Gece onun dedikleri olmuş, her geçen dakikada acım katlanmıştı. Fakat ona dediğim gibi dayanıyordum. Hem heyecanım tüm her şeyi baskılayabiliyordu.

"Kralım." Amelia'nın sesi büyük odada ki tüm sesleri bastırdığında ona dönmüş ve büyük kapının ardında bekleyen insanları görmüştüm. Bunlar kimdi?

"Kralım, Karanlığın soylu lordları teşrif ettiler." Başını eğerek konuşmaya devam eden Amelia'ya kaşlarımı çatarak bakarken neden bu kadar çekindiğini anlamamıştım. O hep Douglas'ın gözleri içine bakarak konuşurdu. Bu sefer bakışlarımı Douglas'a çevirdiğimde öfkeli gözlerini Amelia'da gezdirdiğini daha sonrasında ise arkasını dönerek tahtına oturduğunu görmüştüm.

"Onları içeri al." Amelia onu onaylayarak arkasını döndüğünde Douglas'ın dikkati bu sefer bana kaymıştı.

"Oren, Imera'nın sağ salim odaya vardığından emin ol. Fatah onun yanına varana kadar da yanından ayrılma. Son anda çıkacak herhangi bir sorunda soluğunu kesmekten sakınmam." Douglas'ın içimi ürperten katı sesiyle yumruklarımı sıkmış ve onun kara gözlerini bakmıştım. Amelia'ya baktığı şekilde Lord Oren'a bakarken Lord Oren reverans yapmış ve bir adım gerilemişti.

"Emredersiniz, Kralım." Lord Oren'ın, Douglas'a ismi dışında karşılık vermesi şaşırdığım kaçıncı şoktu bilmiyordum. Fakat Douglas'ın bana dönen bakışları bir anda yumuşamış yerini samimiyete bırakmıştı. Bir bakışı bile tüm her şeyi unutmama neden olabiliyordu. Üzerimde bu kadar yetkiye sahip olması iyi miydi yoksa kötü mü anlayamıyordum.
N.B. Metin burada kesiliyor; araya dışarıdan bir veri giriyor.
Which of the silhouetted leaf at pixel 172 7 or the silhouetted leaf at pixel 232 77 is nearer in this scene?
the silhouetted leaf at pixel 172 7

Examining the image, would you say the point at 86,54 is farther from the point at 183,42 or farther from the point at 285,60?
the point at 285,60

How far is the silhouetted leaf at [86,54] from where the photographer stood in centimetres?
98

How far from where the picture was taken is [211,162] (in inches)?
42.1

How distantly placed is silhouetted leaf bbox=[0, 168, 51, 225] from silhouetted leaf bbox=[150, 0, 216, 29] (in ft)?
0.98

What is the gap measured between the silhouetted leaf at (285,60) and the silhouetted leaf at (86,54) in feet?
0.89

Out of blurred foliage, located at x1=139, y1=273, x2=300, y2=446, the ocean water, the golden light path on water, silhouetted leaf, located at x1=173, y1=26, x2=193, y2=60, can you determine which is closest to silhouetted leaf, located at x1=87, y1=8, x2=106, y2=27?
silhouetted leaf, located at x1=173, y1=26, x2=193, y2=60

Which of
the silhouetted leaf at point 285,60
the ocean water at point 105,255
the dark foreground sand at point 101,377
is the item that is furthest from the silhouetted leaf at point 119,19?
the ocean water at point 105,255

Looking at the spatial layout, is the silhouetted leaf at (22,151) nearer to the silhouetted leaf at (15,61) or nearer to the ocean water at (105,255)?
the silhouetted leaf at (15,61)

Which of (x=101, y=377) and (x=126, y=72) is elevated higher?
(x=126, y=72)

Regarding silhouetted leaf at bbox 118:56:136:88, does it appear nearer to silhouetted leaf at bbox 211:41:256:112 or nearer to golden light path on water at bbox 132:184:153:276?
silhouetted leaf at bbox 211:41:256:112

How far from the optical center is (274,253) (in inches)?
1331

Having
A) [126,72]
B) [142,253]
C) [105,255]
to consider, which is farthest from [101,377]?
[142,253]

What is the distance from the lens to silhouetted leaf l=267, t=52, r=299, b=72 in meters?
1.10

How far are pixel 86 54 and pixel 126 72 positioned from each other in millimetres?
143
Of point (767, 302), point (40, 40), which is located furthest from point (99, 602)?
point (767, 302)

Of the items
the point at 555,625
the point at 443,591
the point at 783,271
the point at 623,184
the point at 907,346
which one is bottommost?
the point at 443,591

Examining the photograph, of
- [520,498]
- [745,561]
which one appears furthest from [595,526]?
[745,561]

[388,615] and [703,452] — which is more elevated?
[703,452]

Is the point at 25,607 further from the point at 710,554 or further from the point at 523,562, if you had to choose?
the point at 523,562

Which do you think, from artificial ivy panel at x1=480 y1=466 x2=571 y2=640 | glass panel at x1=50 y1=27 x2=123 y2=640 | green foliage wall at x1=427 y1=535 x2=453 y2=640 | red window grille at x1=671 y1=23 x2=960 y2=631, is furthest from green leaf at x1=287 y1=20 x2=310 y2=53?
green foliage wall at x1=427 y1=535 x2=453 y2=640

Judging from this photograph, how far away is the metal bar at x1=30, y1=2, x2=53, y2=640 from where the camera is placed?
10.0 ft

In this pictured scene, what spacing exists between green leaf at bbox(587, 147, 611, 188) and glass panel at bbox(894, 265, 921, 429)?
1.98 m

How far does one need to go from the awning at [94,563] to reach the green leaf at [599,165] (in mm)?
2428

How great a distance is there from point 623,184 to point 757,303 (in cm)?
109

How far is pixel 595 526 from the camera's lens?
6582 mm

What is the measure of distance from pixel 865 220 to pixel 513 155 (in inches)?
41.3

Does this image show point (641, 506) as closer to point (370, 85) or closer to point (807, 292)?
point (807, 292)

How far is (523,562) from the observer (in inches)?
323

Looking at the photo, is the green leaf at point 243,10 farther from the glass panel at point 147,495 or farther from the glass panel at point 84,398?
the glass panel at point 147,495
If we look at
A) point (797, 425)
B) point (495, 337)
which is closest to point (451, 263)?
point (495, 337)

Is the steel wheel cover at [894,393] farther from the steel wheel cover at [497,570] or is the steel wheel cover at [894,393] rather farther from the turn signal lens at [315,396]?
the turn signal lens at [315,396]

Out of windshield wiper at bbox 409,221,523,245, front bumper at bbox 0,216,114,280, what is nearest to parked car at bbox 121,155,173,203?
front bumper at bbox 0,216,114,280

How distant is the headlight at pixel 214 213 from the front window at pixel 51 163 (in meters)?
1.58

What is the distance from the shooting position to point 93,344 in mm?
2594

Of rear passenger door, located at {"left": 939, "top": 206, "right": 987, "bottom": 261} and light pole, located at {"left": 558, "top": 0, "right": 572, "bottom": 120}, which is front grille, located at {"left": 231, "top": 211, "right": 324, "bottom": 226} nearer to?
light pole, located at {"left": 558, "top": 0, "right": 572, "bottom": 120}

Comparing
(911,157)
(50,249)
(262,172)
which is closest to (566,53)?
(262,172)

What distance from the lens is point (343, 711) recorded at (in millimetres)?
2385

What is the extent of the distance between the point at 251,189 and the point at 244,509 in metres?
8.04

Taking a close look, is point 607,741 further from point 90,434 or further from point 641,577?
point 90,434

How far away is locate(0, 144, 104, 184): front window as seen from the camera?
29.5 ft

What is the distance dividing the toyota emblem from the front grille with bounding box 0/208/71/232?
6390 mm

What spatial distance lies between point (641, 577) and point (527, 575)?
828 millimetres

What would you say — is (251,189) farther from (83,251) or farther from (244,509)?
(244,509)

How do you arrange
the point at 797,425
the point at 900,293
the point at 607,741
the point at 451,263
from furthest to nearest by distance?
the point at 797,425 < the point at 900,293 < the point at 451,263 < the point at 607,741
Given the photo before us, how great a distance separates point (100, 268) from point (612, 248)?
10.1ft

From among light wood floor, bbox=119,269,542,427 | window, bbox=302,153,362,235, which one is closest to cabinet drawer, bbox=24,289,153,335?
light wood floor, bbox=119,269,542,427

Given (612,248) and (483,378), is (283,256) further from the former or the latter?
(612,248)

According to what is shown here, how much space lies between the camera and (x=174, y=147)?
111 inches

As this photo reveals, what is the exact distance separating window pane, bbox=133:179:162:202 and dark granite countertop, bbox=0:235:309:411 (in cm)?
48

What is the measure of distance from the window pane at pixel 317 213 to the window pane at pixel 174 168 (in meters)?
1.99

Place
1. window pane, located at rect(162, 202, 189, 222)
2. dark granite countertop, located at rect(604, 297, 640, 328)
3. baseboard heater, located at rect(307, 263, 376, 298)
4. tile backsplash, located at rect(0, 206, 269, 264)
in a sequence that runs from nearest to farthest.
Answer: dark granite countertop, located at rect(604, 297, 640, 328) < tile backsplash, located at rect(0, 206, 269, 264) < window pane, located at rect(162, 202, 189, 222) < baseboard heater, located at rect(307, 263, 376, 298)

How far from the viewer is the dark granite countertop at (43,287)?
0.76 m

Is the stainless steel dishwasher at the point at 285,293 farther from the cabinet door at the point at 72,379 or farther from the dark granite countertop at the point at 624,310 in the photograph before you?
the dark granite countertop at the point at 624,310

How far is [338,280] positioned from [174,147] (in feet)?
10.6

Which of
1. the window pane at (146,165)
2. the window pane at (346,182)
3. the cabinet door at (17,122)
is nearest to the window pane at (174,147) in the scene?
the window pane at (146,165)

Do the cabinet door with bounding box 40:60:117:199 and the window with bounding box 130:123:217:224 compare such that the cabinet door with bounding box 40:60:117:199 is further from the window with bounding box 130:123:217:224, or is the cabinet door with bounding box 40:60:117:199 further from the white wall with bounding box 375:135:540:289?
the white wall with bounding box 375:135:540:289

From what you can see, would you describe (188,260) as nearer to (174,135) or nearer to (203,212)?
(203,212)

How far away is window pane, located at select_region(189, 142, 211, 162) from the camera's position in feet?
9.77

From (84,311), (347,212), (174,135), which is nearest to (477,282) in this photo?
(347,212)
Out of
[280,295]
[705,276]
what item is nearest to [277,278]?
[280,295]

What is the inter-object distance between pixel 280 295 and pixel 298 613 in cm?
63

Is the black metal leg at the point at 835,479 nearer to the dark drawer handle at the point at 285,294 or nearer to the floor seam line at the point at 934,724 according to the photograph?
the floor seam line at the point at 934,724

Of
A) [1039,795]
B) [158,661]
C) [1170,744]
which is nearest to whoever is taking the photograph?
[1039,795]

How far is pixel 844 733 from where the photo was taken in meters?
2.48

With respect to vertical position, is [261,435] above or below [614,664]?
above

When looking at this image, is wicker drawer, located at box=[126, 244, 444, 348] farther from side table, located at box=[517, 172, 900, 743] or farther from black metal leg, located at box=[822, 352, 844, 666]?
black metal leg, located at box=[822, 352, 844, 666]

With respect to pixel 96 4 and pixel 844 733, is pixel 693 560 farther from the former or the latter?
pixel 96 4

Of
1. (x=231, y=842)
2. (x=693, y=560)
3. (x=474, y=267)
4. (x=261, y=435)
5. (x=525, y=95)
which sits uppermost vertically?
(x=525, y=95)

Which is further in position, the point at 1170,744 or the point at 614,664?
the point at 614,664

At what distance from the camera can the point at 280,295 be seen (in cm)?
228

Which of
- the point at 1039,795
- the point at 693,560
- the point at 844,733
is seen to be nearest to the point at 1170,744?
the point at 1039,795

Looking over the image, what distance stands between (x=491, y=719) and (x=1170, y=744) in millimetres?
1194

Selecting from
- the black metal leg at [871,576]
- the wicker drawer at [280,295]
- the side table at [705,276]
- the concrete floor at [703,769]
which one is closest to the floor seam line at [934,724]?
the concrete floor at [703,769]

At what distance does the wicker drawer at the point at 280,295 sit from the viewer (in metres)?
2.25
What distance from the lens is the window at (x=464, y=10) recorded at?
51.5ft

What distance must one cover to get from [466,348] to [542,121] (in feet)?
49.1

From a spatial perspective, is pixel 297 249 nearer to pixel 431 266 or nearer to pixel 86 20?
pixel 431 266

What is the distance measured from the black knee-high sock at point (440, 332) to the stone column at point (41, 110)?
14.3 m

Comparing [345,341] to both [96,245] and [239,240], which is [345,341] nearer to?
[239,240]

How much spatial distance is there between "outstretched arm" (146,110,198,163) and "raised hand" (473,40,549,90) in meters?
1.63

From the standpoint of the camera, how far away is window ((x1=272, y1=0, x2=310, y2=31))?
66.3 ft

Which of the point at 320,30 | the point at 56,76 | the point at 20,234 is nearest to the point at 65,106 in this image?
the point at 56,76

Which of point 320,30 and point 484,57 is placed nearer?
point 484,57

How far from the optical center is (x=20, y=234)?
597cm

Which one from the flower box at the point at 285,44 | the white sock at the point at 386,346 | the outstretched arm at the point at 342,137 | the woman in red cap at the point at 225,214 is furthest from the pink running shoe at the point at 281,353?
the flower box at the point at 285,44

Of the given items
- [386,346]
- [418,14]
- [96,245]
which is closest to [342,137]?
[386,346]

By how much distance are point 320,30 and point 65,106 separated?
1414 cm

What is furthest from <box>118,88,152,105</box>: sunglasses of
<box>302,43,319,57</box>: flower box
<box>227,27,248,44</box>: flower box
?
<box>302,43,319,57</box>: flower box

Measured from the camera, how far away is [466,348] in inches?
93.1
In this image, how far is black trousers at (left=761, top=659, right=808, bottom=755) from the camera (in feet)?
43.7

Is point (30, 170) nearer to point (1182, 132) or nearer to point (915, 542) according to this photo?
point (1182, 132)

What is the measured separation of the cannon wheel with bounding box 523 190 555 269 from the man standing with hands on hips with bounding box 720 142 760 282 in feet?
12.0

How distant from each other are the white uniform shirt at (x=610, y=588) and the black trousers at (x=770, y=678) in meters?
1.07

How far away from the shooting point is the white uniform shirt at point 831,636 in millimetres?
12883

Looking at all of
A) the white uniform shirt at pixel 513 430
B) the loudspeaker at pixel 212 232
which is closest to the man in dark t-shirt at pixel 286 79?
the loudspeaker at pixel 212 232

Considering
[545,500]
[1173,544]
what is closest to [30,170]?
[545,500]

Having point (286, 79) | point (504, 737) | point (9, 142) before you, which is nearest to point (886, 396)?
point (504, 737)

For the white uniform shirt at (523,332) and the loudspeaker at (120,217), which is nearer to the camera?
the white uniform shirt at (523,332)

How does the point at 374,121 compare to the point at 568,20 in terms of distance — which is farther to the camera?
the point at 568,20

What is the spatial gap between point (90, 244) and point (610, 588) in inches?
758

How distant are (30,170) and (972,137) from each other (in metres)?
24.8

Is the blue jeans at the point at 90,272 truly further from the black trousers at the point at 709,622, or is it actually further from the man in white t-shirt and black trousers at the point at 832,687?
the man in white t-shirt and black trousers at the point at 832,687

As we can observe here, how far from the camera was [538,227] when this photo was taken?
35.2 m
Lord Oren'ın geçmem için uzattığı kolunu gördüğümde insanları kapatan bedeni arasından arkaya bakmaya çalışmıştım. Bir kız çocuğu gözlerime çarptığında Lord Oren bir adım daha yaklaşıp onların benimle olan temasını tamamıyla kesmişti.

Birlikte taht odasının arka kapısından çıktığımızda hiçbir şekilde konuşmayan Lord Oren'a yan gözle bakmıştım ve yutkunmuştum. Neden bu kadar soğuk duruyordu ki? Ona karşı bir hatam mı olmuştu?

"Lord Oren?" Koridorun ortasında durduğumda benimle birlikte o da durmuş ve meraklı gözlerini üzerime sabitlemişti. Birkaç saniye bedenimi süzerek bir sorun olup olmadığını kontrol ederken parmaklarımı elbisemin eteklerine bastırmıştım. O böyle endişeli bakarken kendimi kötü hissediyordum.

"Size karşı bir hatam mı oldu, Lordum?" Elimde olmadan sesim titrediğinde onun şaşkınlıkla yerinde kıpırdadığını görmüştüm. Buraya geldiğim andan beri bir kez olsun kötü bir sözü ya da davranışı olmamıştı bana karşı. Her seferinde gülmüş, gülüşü de yavaş yavaş işlemişti kalbime. Bir abi gibi görmüştüm onu.

"Asla, Kraliçem. Ne hatanız olabilir?" Belinde ki kılıcına tutunup bir adım yaklaştığında başımı iki yana sallamış ve dudaklarımı ısırmıştım. Bana öyle seslenmesini istemiyordum. Aramıza bir sınır çiziyor hissiyatı veriyordu. Hoşuma gitmiyordu bu durum.